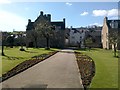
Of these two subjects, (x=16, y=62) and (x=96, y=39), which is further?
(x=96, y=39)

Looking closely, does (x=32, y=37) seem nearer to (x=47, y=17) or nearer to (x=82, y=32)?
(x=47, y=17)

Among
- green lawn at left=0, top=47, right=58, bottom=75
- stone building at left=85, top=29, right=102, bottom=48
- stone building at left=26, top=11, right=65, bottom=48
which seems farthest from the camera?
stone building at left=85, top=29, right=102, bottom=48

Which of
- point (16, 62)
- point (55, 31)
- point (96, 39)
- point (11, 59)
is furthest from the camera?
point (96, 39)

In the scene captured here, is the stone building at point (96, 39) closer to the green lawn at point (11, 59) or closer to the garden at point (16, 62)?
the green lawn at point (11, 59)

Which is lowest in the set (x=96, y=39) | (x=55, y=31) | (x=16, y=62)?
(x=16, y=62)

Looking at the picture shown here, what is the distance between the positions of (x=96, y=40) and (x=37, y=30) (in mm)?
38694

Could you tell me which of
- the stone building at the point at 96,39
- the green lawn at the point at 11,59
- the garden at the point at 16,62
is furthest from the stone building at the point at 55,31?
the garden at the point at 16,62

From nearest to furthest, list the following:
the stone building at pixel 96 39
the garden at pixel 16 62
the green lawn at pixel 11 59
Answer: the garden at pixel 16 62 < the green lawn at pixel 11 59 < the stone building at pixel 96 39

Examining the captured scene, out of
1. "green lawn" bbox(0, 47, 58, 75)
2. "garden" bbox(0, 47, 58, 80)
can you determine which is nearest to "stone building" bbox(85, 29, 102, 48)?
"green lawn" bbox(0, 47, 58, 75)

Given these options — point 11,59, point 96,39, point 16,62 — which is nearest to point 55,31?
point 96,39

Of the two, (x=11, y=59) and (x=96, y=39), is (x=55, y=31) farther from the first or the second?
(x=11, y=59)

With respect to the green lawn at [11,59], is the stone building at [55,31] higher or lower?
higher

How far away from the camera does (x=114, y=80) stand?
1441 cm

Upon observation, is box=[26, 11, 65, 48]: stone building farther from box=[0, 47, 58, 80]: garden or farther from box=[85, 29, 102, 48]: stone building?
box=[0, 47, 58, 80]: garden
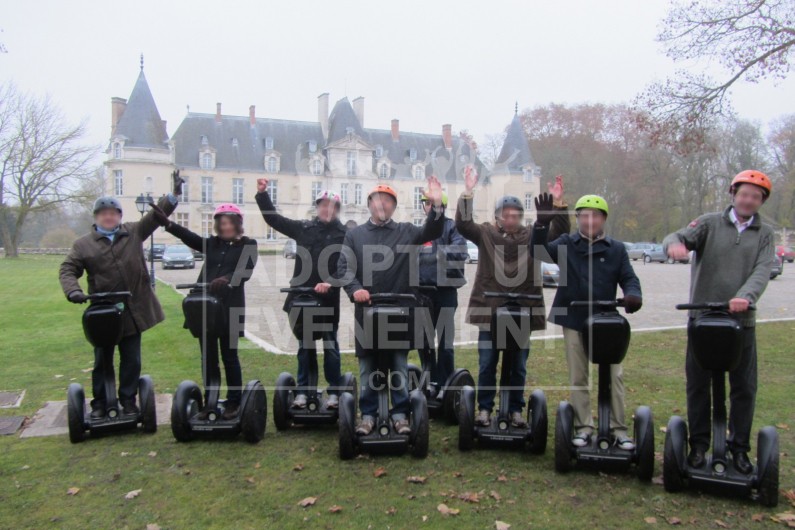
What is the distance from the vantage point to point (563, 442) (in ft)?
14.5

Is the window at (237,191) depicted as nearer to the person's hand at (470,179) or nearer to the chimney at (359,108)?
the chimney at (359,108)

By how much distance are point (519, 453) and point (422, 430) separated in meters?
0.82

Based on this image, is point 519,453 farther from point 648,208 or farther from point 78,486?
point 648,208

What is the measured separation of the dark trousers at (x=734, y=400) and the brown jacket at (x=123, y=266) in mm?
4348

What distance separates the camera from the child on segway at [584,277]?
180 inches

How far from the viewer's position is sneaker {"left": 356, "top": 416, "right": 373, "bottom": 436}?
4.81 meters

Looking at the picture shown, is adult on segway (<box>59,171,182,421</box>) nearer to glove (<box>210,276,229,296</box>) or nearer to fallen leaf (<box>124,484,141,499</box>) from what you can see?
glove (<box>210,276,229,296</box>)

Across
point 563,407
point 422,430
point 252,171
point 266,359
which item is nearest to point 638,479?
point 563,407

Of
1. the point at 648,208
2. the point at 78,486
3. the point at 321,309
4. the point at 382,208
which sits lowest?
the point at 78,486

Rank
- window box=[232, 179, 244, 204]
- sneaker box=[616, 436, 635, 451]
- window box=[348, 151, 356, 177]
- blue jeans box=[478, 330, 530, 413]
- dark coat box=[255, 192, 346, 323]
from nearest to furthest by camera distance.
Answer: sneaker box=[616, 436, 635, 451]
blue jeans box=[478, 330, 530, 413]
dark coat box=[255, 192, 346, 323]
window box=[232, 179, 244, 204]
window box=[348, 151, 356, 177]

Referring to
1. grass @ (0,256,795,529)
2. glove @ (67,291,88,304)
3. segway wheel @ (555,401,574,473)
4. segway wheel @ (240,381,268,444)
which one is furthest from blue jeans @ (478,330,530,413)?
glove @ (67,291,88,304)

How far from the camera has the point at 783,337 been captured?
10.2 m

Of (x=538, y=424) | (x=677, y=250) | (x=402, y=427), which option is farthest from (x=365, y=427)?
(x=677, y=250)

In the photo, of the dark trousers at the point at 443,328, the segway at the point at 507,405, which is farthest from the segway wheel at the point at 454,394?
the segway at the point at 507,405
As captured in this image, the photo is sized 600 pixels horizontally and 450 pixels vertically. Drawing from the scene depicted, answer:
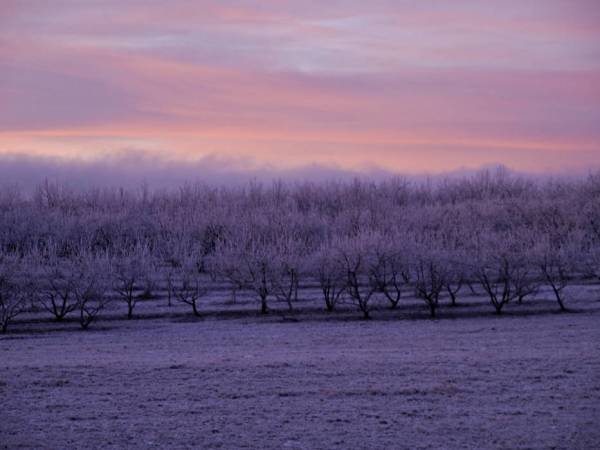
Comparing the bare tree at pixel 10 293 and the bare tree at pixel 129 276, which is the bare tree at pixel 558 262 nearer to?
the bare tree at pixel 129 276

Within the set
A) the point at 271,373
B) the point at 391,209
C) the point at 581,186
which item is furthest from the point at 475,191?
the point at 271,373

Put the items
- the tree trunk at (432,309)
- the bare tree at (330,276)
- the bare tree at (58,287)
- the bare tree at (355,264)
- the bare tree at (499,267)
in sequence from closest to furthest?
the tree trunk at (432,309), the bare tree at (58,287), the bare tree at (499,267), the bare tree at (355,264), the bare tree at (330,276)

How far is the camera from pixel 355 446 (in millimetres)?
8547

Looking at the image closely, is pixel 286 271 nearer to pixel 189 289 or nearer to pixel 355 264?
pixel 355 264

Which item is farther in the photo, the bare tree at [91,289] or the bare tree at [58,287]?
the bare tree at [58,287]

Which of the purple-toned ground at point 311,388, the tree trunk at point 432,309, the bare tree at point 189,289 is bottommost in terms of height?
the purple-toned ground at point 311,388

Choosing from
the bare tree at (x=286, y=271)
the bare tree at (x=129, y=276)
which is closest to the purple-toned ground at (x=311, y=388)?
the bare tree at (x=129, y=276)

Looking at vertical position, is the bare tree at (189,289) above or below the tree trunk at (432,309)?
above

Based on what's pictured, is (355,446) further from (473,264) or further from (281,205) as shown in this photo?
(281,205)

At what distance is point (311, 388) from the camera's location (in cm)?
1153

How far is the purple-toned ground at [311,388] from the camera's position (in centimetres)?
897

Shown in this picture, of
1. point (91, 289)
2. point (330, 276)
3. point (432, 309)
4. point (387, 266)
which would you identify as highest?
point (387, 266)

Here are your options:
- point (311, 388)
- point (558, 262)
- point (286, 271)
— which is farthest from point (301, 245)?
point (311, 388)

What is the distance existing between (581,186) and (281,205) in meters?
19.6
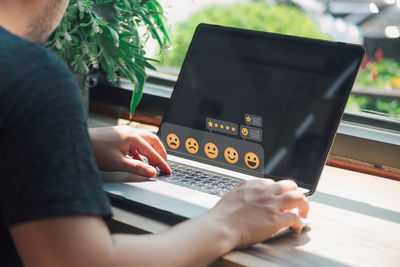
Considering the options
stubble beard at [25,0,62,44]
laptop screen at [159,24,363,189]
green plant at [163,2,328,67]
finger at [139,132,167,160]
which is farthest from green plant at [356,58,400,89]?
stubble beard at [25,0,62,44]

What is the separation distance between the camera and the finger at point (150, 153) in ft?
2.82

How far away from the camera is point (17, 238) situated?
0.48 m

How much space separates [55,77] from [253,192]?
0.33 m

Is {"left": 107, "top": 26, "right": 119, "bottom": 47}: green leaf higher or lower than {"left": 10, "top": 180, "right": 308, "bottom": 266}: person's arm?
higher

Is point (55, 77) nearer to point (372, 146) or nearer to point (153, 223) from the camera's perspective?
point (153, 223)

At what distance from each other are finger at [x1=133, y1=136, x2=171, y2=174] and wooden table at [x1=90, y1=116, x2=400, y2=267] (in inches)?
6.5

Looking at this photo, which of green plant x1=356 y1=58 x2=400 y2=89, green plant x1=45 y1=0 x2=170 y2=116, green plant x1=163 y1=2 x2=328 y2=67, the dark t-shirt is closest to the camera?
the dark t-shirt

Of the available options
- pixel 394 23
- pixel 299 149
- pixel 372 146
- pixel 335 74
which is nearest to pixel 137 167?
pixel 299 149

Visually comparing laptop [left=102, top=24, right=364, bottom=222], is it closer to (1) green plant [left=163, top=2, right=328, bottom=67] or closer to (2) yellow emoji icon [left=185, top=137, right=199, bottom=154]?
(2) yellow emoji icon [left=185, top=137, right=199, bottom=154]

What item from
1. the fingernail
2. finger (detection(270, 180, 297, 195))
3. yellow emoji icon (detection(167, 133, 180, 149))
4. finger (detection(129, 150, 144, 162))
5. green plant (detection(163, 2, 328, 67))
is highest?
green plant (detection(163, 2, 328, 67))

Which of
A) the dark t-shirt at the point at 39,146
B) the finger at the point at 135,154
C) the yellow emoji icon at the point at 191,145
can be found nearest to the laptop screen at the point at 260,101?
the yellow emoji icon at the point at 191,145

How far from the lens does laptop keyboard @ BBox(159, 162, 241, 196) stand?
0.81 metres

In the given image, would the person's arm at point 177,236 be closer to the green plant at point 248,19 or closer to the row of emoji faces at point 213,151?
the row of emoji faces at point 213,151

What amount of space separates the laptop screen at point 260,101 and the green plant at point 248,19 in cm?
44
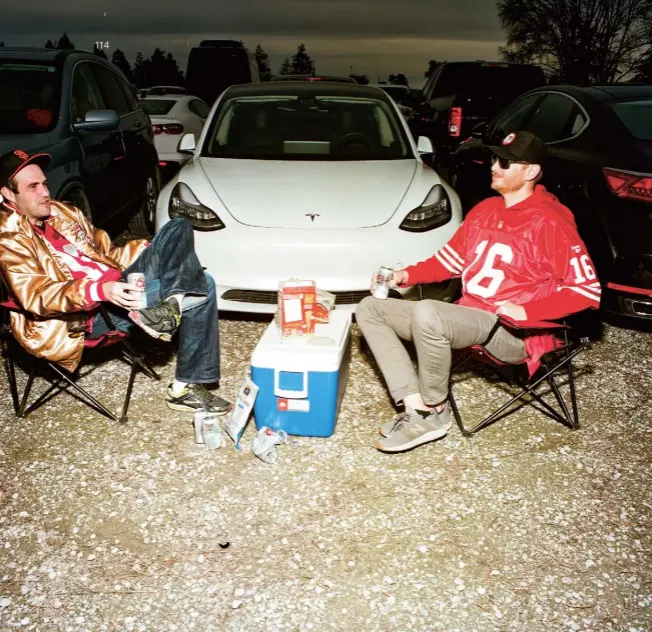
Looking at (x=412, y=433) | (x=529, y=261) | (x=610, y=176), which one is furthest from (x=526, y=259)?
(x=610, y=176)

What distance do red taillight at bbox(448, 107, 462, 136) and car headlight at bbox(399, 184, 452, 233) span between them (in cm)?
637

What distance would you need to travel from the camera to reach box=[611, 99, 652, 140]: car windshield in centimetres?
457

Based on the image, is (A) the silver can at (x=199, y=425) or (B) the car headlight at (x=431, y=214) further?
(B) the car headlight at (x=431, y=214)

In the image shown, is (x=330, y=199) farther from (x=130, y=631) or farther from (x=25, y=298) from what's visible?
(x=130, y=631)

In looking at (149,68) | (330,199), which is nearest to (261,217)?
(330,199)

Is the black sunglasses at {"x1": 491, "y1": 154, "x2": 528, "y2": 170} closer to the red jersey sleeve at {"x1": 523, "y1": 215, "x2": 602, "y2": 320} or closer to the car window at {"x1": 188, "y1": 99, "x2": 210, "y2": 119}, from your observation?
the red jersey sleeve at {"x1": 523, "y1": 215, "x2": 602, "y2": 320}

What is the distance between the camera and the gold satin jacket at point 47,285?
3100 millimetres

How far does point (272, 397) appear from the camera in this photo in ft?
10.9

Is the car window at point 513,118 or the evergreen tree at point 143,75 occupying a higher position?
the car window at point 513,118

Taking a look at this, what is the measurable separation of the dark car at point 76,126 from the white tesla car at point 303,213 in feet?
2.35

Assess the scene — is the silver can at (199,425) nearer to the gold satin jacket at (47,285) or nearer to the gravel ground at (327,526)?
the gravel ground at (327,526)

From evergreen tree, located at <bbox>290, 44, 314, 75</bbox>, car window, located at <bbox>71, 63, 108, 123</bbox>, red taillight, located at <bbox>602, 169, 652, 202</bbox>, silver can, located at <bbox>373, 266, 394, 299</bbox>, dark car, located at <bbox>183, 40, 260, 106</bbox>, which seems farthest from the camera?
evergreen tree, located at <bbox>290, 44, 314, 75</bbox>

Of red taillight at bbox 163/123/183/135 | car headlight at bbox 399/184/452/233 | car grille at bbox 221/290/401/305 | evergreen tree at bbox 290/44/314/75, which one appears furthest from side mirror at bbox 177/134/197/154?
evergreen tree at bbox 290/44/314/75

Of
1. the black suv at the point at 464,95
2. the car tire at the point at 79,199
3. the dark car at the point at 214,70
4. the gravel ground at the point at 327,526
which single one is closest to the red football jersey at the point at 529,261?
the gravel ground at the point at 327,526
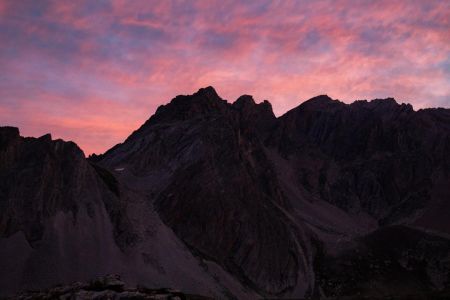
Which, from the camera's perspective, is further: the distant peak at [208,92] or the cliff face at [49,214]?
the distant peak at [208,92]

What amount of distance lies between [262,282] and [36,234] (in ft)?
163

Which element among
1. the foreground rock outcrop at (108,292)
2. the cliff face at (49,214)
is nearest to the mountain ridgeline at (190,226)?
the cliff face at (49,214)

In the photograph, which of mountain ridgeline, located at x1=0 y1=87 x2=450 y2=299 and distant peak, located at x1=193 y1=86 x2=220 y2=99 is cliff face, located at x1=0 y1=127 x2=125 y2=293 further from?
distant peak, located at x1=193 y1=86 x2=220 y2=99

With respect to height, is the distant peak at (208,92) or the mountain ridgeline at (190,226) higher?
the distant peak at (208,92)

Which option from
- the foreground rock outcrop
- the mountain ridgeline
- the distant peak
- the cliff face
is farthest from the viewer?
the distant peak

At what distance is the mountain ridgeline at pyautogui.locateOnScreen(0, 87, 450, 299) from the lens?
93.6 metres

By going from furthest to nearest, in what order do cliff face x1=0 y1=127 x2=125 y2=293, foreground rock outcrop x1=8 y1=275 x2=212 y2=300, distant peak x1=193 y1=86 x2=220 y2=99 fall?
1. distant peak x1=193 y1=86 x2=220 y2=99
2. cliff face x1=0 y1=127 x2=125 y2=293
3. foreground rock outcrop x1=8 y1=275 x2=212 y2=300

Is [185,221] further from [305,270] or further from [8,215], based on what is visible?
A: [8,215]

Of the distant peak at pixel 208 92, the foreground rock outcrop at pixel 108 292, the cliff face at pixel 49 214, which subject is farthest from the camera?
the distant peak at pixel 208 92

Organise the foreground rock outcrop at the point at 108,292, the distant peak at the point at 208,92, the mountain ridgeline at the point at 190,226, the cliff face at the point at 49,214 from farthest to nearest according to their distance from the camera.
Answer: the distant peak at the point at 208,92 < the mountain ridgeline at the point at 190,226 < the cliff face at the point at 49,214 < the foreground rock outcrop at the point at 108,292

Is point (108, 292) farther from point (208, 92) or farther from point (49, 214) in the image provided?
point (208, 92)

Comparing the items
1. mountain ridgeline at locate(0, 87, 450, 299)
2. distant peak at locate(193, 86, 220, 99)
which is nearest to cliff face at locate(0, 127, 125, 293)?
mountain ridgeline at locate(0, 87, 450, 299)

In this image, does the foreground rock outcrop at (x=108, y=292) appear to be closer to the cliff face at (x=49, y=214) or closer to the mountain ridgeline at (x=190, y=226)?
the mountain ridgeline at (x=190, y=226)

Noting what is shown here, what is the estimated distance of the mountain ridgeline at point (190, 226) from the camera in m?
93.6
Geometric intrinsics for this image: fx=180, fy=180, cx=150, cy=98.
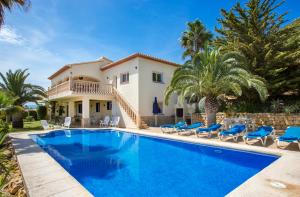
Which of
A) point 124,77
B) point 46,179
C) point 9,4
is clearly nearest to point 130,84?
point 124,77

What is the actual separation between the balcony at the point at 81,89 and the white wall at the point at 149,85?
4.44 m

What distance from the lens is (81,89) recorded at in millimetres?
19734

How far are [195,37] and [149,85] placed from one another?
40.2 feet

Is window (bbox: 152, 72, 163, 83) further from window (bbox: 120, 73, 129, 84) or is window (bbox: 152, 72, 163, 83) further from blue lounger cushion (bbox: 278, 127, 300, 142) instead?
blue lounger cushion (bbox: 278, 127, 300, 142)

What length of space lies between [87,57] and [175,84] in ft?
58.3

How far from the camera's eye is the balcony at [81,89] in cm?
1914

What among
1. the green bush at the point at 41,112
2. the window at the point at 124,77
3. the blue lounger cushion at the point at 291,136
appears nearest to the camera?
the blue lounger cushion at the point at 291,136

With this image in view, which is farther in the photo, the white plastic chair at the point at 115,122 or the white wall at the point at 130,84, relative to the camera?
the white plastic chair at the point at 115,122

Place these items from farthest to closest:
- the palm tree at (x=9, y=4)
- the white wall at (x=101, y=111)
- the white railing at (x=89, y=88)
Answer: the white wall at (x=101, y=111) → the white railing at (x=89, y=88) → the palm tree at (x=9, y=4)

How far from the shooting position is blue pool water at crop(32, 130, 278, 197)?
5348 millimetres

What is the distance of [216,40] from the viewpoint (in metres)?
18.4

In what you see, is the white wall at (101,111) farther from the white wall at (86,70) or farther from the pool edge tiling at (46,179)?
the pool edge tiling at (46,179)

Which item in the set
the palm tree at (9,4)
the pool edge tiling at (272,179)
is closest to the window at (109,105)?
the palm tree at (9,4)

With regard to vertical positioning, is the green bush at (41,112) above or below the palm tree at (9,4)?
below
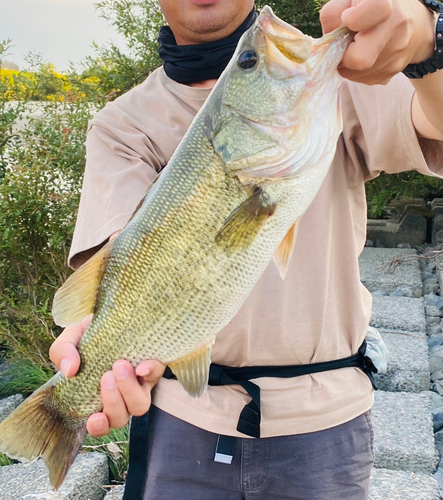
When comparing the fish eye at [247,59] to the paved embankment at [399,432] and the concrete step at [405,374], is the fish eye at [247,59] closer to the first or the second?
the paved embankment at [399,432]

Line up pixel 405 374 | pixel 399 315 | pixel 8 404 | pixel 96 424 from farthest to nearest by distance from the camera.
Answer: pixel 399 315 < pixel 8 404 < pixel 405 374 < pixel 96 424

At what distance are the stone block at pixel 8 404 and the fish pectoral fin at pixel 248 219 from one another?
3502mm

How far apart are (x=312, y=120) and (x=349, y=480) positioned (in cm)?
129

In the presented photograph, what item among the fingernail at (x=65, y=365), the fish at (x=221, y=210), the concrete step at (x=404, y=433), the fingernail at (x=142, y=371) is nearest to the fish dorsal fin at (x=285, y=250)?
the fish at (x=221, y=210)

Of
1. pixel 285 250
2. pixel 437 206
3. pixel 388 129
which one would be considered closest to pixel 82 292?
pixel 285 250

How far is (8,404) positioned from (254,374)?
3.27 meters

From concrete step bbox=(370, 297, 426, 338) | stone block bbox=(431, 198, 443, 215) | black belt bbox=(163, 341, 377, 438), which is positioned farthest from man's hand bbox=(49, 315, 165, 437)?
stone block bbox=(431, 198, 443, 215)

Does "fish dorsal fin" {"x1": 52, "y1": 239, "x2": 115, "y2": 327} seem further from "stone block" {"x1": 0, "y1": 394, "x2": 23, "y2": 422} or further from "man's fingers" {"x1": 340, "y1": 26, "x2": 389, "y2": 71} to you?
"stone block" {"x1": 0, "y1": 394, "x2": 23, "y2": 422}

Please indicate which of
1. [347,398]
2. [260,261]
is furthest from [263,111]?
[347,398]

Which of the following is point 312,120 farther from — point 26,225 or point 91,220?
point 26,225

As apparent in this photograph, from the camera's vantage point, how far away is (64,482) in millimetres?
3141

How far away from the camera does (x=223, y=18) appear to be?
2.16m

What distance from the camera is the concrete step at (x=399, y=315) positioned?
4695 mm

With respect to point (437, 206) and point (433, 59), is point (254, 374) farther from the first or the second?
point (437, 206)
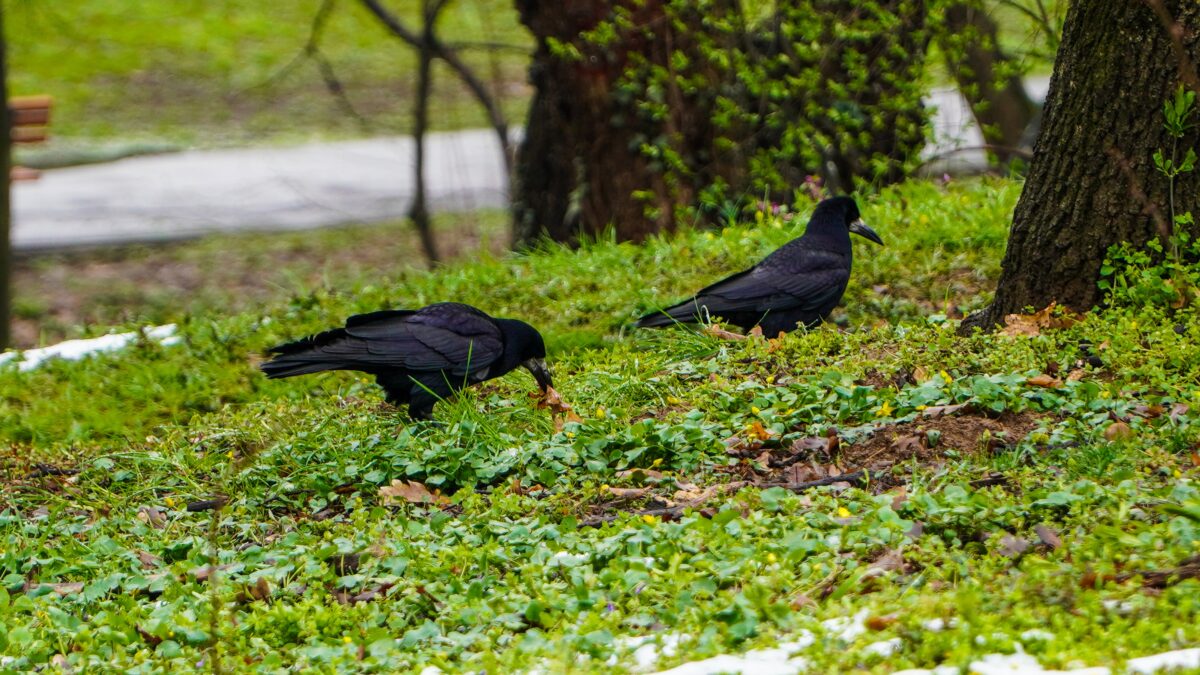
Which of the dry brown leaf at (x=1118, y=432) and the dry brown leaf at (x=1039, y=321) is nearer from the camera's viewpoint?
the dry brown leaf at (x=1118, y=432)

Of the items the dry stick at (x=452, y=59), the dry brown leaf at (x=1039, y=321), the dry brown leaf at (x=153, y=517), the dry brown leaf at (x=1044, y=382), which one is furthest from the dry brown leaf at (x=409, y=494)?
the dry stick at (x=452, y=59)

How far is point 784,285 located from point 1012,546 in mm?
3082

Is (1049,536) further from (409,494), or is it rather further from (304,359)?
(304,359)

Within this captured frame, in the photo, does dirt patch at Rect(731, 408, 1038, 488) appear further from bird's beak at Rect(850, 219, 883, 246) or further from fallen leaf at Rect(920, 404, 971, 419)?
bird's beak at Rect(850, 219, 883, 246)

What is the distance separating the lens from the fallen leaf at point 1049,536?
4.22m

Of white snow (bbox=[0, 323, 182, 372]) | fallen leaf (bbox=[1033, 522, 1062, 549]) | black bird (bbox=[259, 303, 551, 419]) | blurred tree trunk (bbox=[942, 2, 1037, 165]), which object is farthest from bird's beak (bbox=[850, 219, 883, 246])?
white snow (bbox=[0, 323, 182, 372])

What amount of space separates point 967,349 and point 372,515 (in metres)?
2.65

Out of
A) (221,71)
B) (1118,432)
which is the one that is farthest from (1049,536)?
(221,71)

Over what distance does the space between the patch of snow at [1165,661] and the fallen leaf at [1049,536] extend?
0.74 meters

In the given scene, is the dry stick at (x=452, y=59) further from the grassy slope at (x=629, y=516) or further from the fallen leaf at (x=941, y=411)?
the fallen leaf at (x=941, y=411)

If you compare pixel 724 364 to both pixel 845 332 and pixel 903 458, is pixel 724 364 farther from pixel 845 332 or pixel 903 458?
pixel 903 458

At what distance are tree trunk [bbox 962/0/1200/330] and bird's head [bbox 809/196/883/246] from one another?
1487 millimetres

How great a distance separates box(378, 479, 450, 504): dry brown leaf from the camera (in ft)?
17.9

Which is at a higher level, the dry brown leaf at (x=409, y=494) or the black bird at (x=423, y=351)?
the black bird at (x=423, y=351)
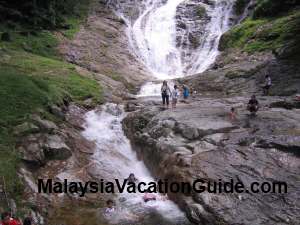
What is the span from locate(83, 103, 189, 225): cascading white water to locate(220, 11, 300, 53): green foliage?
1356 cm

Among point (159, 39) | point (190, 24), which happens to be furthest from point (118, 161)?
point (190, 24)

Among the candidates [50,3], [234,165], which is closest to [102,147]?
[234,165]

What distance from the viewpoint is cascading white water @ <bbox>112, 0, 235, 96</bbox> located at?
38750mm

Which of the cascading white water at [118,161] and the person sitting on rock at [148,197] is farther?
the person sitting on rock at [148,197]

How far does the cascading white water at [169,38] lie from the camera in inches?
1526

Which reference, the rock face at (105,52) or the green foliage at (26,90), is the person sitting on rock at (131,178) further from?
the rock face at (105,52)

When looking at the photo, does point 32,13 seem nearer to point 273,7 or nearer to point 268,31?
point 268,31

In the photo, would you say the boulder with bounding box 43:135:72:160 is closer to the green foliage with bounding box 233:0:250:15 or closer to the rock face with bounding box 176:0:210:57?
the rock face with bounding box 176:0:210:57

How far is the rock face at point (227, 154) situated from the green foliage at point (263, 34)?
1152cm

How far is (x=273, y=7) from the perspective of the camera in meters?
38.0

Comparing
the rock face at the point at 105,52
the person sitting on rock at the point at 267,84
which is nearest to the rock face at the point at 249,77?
- - - - -
Problem to work on
Revise everything from the line containing "How far from the camera's" down to the line containing "Answer: the white", changing "balcony" to "terrace" and leaving every other word as it stands.

The output
How far from the camera's eye is the terrace at [81,89] in cm?
1914

What among
1. the green bush at the point at 41,112
2. the window at the point at 124,77
3. the blue lounger cushion at the point at 291,136
appears nearest to the camera?
the blue lounger cushion at the point at 291,136

With this image in view, which is farther in the photo, the white plastic chair at the point at 115,122 or the white wall at the point at 130,84, relative to the camera?
the white plastic chair at the point at 115,122

Place these items from farthest to closest:
- the palm tree at (x=9, y=4)
- the white wall at (x=101, y=111)
- the white railing at (x=89, y=88)
Answer: the white wall at (x=101, y=111) → the white railing at (x=89, y=88) → the palm tree at (x=9, y=4)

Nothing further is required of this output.